Another significant characteristic of Xilinx V2.1 is its enhanced I/O (Input/Output) capabilities. The device supports a variety of industry-standard interfaces, which include PCI Express, SATA, and various serial communication protocols. Such adaptability ensures seamless integration into existing systems, providing engineers with the flexibility to adapt to various application requirements without the need for substantial redesign efforts.

Xilinx V2.1 also features improved scalability, making it a prime choice for applications that demand diverse performance levels. This device supports an array of configurations and can be used in small-scale projects as well as in larger, more demanding environments requiring extensive resources. This scalability is further aided by support for multiple development platforms, enabling rapid prototyping and simplifying the design process.

Security is increasingly becoming a priority in digital design, and Xilinx V2.1 addresses this concern via hardware security features. It includes enhanced encryption protocols and secure boot functionalities, which help protect intellectual property and sensitive data from unauthorized access.

Additionally, the integration of advanced DSP (Digital Signal Processing) blocks allows Xilinx V2.1 to efficiently handle data-intensive tasks such as video processing and real-time signal analysis. These capabilities make it suitable for applications in telecommunications, automotive systems, and industrial automation.

Xilinx V2.1 also benefits from a rich development environment, including robust software tools that facilitate design entry, simulation, and verification.

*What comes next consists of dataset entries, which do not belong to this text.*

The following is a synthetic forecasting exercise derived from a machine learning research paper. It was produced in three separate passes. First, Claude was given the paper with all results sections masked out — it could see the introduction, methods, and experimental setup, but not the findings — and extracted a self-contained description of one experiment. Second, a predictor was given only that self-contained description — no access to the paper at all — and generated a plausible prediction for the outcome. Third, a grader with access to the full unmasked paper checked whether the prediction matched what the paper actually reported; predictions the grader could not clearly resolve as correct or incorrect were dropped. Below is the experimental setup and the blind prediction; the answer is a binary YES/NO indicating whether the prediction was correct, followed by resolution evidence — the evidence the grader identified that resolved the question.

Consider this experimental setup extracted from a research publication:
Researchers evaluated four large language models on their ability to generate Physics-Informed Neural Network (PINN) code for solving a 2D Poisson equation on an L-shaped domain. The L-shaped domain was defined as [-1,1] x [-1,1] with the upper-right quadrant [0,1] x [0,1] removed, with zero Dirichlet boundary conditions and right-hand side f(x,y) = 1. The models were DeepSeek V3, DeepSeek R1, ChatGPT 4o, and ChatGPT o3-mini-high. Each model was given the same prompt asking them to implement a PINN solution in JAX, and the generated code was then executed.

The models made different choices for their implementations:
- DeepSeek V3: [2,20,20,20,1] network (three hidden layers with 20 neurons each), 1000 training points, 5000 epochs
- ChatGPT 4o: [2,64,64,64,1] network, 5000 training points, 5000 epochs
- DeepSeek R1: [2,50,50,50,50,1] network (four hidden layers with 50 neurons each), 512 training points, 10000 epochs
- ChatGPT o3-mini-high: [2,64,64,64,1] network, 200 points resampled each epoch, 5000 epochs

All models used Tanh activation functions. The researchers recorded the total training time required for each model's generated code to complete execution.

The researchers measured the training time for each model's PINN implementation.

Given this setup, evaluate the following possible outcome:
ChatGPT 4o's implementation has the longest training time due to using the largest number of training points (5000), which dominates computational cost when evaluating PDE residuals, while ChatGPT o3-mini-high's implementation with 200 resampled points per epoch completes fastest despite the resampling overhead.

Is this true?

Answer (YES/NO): NO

The support for industry-standard programming languages like VHDL and Verilog simplifies the development process, enabling engineers to design complex systems more efficiently.

In summary, Xilinx V2.1 stands out due to its impressive combination of high performance, flexibility, scalability, security, and comprehensive development support. These features make it a valuable asset for engineers and developers looking to innovate across various sectors, from telecommunications and automotive to industrial applications.